Android AOSP 6.0.1 Process start 流程分析（一）

最新推荐文章于 2023-03-20 15:46:04 发布

TYYJ-洪伟

最新推荐文章于 2023-03-20 15:46:04 发布

阅读量663

点赞数

分类专栏： Android源码

本文链接：https://blog.csdn.net/tyyj90/article/details/105466909

版权

Android源码专栏收录该内容

71 篇文章 105 订阅

订阅专栏

Android 应用程序启动涉及进程启动流程，我们知道 Linux 内核通过 fork、vfork 和 clone 系统调用实现进程复制。

fork 是重量级调用，因为它建立了父进程的一个完整副本，然后作为子进程执行。为了减少与该调用相关的工作量，Linux 使用了写时复制技术。

vfork 类似于 fork，但并不创建父进程数据的副本。相反，父子进程之间共享数据。由于 fork 使用了写时复制技术，vfork 速度方面不再有优势，因此要避免使用它。

clone 产生线程，可以对父子进程之间的共享、复制进行精确的控制。

Android 应用启动创建新进程最终会调用 Linux 系统调用 fork 去实现。

回到 ActivityManagerService startProcessLocked 方法，其中调用了 Process 类的静态方法 start 去启动新进程。

先上时序图预览一下，实际上时序图是分析完画出来的。
在这里插入图片描述

frameworks/base/services/core/java/com/android/server/am/ActivityManagerService.java

public final class ActivityManagerService extends ActivityManagerNative
        implements Watchdog.Monitor, BatteryStatsImpl.BatteryCallback {
    ......
    private final void startProcessLocked(ProcessRecord app, String hostingType,
            String hostingNameStr, String abiOverride, String entryPoint, String[] entryPointArgs) {
        ......

        try {
            ......
            if (entryPoint == null) entryPoint = "android.app.ActivityThread";
            ......
            Process.ProcessStartResult startResult = Process.start(entryPoint,
                    app.processName, uid, uid, gids, debugFlags, mountExternal,
                    app.info.targetSdkVersion, app.info.seinfo, requiredAbi, instructionSet,
                    app.info.dataDir, entryPointArgs);
            ......
        } catch (RuntimeException e) {
            ......
        }
    }
    ......
}

start 函数的作用：

启动一个新进程。

如果启用了进程，就会创建一个新进程，并在那里执行 processClass 的静态 main() 函数。该函数返回后，进程将继续运行。

如果没有启用进程，则在调用者的进程中创建一个新线程，并在那里调用 processClass 的 main()。

如果不是空字符串，则 niceName 参数是要提供给进程的自定义名称，而不是使用 processClass。这允许你轻松地创建可标识的进程，即使你使用相同的基本 processClass 来启动它们。

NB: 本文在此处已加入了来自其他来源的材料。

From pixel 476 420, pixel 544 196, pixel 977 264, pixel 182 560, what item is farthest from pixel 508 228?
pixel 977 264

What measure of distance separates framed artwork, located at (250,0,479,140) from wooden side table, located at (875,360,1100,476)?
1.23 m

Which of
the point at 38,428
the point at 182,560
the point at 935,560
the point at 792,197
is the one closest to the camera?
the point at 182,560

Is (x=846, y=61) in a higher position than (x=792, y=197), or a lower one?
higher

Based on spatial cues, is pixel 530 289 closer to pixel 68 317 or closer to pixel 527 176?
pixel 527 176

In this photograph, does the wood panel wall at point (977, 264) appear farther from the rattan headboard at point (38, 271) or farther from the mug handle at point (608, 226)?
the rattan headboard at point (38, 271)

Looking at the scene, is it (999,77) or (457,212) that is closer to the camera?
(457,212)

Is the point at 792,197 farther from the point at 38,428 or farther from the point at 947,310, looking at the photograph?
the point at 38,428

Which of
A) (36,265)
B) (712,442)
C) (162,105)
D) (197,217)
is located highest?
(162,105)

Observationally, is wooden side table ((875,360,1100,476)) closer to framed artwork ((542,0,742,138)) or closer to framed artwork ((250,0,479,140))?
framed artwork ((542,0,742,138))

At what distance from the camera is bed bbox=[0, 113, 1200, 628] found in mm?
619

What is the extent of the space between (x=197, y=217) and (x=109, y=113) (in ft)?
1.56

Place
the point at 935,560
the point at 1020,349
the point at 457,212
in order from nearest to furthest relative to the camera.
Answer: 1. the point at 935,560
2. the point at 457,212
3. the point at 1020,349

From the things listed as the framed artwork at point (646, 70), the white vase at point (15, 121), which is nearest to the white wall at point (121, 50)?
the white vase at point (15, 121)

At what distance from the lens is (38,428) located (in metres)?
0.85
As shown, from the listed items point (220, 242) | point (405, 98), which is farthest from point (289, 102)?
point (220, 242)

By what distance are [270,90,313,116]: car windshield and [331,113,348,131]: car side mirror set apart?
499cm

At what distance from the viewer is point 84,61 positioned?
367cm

frameworks/base/core/java/android/os/Process.java

public class Process {
    ......
    public static final ProcessStartResult start(final String processClass,
                                  final String niceName,
                                  int uid, int gid, int[] gids,
                                  int debugFlags, int mountExternal,
                                  int targetSdkVersion,
                                  String seInfo,
                                  String abi,
                                  String instructionSet,
                                  String appDataDir,
                                  String[] zygoteArgs) {
        try {
            return startViaZygote(processClass, niceName, uid, gid, gids,
                    debugFlags, mountExternal, targetSdkVersion, seInfo,
                    abi, instructionSet, appDataDir, zygoteArgs);
        } catch (ZygoteStartFailedEx ex) {
            Log.e(LOG_TAG,
                    "Starting VM process through Zygote failed");
            throw new RuntimeException(
                    "Starting VM process through Zygote failed", ex);
        }
    }
    ......
}

start 仅仅中转了一下，实际调用 startViaZygote 方法。在 startViaZygote 方法方法中，把入参组织在一个 ArrayList 列表中，各个参数的含义基本是自解释的，最后调用了 zygoteSendArgsAndGetResult 函数。调用 zygoteSendArgsAndGetResult 函数之前先调用了 openZygoteSocketIfNeeded 函数。这两个函数通过名称就知道其作用了。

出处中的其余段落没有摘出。